As mentioned in a previous post, advances in data processing technology and communications infrastructure will soon allow real time interactive communications between vehicles and the world around them. This communication could include vehicle to vehicle (V2V), between vehicles and transportation infrastructure (V2I), between vehicles and the network (V2N) and even between vehicles and people (V2P).
This real time interactive communication is anticipated to increase safety, reduce fuel consumption and improve traffic flow. Safety is increased by allowing cars to in effect “see” around obstacles (buildings, other cars, etc.) to avoid collisions and anticipate the need to merge, etc.; by allowing vehicles to tell other vehicles of their intent (lane changes for example); even to “see” pedestrians if they are properly equipped with the right tech. Fuel consumption and congestion can be improved by using these same abilities between cars and by communicating with traffic signals and other roadside sensors. A demonstration that occurred in Europe on July 13, 2018 included the use of something called SPaT (Signal phase and timing) to communicate the timing of traffic lights to vehicles.

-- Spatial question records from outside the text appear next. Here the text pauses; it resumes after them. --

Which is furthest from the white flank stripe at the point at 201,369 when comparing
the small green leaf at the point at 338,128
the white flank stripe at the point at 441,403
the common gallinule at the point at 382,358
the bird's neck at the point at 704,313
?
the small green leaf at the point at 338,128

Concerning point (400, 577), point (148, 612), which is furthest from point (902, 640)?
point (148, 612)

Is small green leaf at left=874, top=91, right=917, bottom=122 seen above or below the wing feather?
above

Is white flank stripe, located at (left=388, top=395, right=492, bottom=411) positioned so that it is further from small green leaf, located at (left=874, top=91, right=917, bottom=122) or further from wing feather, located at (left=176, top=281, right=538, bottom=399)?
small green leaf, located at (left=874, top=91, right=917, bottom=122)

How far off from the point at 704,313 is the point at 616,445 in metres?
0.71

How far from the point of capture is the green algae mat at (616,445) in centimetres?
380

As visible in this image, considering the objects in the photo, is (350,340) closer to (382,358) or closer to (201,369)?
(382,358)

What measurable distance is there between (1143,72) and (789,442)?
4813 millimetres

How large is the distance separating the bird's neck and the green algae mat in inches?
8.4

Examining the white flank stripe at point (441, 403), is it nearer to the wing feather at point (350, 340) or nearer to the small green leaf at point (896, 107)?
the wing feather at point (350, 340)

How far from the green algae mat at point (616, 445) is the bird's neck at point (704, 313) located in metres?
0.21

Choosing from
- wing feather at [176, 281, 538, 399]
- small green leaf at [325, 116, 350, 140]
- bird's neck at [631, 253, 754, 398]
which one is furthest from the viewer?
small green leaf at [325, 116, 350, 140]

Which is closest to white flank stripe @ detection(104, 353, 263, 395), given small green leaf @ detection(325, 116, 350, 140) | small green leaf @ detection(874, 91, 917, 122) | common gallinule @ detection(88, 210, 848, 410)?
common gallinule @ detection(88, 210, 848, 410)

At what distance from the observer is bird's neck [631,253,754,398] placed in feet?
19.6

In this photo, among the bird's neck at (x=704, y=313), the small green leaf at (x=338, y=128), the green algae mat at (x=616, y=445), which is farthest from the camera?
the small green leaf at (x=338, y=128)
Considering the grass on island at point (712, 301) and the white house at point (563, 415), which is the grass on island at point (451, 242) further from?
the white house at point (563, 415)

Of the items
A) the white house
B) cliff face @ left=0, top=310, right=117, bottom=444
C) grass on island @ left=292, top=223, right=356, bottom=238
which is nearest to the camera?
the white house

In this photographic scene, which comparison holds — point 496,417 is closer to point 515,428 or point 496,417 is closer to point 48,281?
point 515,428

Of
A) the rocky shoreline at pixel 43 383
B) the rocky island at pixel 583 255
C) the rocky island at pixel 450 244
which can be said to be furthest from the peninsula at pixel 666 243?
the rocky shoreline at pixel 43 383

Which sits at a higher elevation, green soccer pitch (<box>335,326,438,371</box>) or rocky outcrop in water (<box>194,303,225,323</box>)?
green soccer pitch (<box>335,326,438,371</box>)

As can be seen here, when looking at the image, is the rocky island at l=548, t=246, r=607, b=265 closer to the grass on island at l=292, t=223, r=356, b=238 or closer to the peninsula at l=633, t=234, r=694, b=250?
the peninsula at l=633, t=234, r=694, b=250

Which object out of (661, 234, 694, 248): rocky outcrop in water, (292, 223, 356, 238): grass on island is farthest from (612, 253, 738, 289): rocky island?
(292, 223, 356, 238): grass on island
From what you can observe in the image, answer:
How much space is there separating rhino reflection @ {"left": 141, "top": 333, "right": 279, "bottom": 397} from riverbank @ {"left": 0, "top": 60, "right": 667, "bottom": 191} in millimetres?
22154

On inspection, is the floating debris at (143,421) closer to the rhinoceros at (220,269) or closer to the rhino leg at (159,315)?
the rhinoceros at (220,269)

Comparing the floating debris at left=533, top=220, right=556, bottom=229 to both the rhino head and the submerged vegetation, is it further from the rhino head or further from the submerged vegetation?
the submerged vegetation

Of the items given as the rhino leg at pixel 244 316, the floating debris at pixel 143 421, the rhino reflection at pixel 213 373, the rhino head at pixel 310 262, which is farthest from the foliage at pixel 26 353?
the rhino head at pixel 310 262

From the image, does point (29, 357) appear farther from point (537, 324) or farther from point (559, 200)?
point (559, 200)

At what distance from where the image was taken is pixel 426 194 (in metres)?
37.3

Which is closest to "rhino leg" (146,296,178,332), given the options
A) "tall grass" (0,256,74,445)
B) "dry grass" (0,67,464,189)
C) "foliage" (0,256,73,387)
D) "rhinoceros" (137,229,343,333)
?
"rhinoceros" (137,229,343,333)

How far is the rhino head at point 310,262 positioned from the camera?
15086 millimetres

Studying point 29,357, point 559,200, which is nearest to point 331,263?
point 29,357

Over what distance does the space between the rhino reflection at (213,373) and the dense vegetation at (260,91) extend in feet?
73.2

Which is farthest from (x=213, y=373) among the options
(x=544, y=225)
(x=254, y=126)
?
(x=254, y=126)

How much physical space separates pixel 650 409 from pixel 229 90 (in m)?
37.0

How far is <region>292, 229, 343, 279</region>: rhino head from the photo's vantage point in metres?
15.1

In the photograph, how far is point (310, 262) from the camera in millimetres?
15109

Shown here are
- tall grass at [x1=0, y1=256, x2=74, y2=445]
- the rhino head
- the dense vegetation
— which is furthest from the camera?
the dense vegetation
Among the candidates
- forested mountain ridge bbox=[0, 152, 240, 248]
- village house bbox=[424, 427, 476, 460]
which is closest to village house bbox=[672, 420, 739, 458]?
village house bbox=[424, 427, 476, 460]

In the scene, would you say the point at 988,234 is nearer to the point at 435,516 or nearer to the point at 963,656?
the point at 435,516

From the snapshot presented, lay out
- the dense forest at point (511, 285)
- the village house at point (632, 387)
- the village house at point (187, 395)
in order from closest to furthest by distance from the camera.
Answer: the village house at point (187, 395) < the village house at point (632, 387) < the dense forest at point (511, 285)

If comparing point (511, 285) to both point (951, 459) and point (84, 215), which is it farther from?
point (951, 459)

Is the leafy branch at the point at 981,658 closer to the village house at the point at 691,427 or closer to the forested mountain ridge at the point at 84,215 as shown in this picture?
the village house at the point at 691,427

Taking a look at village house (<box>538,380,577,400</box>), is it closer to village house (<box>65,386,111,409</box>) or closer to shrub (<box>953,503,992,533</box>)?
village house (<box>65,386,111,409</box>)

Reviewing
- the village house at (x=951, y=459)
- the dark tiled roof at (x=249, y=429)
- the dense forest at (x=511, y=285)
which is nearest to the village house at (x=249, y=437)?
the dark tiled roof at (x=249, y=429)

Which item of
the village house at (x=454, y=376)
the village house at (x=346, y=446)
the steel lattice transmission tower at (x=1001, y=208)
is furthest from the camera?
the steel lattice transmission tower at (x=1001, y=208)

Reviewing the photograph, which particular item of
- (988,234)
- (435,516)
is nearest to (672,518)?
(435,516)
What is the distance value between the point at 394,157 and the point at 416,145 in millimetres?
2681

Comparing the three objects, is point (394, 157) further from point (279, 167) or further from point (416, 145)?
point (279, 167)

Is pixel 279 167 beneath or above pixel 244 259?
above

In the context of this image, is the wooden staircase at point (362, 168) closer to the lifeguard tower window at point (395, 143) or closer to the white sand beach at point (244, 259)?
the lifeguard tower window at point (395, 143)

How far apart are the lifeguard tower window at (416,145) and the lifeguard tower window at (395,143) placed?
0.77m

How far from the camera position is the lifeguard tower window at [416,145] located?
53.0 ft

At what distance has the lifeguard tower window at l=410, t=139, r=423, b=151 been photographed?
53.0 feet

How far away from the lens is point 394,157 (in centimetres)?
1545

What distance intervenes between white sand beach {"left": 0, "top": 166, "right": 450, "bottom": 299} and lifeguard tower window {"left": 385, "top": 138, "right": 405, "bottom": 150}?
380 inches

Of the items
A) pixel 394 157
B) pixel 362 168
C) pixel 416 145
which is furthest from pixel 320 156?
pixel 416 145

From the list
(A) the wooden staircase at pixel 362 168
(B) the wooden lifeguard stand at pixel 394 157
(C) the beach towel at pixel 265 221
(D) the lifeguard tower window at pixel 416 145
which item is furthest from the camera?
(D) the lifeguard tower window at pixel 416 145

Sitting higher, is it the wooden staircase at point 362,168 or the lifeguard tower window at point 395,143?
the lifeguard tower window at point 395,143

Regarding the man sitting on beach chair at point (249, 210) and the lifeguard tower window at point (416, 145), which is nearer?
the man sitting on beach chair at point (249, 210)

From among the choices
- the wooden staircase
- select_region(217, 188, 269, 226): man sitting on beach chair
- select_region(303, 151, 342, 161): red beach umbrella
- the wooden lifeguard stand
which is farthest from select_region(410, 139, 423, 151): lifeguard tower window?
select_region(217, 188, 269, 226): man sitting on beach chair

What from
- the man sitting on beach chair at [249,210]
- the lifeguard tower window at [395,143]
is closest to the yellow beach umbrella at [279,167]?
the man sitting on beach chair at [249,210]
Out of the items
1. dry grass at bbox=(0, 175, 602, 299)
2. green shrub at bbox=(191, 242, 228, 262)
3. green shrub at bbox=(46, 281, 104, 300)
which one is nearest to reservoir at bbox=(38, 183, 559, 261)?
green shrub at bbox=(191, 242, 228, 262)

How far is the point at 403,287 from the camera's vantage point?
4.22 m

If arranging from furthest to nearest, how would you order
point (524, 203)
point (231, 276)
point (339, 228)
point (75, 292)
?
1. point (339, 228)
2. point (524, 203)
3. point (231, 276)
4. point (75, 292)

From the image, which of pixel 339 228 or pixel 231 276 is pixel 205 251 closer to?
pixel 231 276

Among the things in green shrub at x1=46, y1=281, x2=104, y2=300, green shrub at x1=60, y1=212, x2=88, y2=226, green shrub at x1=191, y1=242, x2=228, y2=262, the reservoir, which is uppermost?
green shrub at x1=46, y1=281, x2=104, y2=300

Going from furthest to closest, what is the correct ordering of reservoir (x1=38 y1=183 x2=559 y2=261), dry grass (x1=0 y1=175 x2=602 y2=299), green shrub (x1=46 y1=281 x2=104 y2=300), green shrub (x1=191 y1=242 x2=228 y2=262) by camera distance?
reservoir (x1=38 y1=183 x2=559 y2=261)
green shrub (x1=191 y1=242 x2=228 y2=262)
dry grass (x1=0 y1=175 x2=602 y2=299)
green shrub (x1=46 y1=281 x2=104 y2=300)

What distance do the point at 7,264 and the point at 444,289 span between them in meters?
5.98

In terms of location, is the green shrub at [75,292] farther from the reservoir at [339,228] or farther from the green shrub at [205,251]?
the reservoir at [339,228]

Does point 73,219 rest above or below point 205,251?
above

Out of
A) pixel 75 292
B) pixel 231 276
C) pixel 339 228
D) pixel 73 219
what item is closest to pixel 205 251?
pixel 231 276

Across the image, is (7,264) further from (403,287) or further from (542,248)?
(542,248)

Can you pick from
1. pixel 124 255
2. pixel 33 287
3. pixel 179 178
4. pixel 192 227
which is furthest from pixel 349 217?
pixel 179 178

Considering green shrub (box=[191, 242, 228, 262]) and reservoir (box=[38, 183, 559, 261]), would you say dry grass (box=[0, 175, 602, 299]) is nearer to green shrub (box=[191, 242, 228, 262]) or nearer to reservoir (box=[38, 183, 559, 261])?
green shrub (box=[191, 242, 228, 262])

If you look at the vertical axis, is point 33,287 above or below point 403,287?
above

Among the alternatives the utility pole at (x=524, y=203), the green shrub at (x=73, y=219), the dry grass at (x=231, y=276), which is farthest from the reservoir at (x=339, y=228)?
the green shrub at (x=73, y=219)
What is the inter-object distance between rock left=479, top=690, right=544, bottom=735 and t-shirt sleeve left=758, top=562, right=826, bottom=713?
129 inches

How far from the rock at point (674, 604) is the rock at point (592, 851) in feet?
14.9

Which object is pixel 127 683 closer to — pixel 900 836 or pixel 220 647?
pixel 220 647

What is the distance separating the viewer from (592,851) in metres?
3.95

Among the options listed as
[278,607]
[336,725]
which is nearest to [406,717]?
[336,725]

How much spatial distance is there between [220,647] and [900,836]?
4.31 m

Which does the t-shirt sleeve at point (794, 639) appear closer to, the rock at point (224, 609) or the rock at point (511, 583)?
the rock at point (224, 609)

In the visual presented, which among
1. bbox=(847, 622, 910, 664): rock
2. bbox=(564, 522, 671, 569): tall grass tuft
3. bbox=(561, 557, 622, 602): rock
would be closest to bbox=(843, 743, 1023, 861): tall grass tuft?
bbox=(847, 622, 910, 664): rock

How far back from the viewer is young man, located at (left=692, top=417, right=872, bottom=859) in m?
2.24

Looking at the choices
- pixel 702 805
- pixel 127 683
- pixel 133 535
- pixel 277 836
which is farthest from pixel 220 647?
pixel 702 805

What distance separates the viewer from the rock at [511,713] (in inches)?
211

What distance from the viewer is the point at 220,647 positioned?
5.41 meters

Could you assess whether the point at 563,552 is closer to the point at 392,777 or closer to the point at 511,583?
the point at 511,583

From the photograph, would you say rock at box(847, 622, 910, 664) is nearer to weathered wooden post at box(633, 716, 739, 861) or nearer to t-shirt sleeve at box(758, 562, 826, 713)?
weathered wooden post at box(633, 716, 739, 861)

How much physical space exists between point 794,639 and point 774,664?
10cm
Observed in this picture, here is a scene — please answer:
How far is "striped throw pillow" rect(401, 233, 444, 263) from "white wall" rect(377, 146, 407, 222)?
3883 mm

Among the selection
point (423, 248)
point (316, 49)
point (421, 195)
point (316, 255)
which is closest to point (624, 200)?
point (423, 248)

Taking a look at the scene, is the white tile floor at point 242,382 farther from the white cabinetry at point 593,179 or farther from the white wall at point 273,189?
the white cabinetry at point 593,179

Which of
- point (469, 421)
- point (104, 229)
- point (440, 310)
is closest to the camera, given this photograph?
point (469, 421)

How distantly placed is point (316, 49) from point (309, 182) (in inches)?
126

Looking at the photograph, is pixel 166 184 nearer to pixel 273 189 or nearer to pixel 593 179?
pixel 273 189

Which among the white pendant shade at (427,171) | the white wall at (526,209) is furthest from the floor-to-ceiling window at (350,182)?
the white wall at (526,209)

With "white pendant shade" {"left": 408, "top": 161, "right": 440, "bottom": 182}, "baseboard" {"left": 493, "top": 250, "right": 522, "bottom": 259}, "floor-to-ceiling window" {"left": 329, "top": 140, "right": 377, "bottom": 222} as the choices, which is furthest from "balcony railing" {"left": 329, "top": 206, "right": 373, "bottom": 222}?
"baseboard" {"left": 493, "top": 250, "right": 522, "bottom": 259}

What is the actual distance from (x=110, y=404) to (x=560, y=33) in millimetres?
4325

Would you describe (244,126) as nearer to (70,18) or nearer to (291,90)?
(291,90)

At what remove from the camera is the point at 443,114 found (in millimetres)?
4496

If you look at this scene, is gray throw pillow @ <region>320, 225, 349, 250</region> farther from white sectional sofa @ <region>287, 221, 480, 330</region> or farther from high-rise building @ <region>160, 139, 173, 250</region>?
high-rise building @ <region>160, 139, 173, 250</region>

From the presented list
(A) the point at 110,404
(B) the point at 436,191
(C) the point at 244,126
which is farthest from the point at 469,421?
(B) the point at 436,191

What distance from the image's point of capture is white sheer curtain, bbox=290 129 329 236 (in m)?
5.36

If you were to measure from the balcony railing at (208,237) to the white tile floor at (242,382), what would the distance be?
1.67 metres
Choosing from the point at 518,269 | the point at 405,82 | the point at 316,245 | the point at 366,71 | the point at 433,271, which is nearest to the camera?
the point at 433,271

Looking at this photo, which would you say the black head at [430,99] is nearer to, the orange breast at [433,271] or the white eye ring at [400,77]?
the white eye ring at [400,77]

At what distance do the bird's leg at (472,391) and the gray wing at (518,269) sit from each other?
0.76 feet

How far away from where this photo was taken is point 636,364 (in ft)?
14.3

There are at least two competing sets of technology currently in play. C-V2X is a technology based on the same technology used by your cell phone. The competing tech, known as IEEE 802.11p/DSRC is Wifi based. There are some differing characteristics to the systems, but both rely on nearly instantaneous communications between cars and infrastructure to achieve their results.
Panasonic, Ford and Qualcomm recently announced the first real-world test of a C-V2X system in Denver Colorado. The system will collect data from vehicles and communicate that information to other cars and “external” systems. The stated goals of the system include “to reduce travel times by almost half, and potentially eliminate up to 80% of crashes”.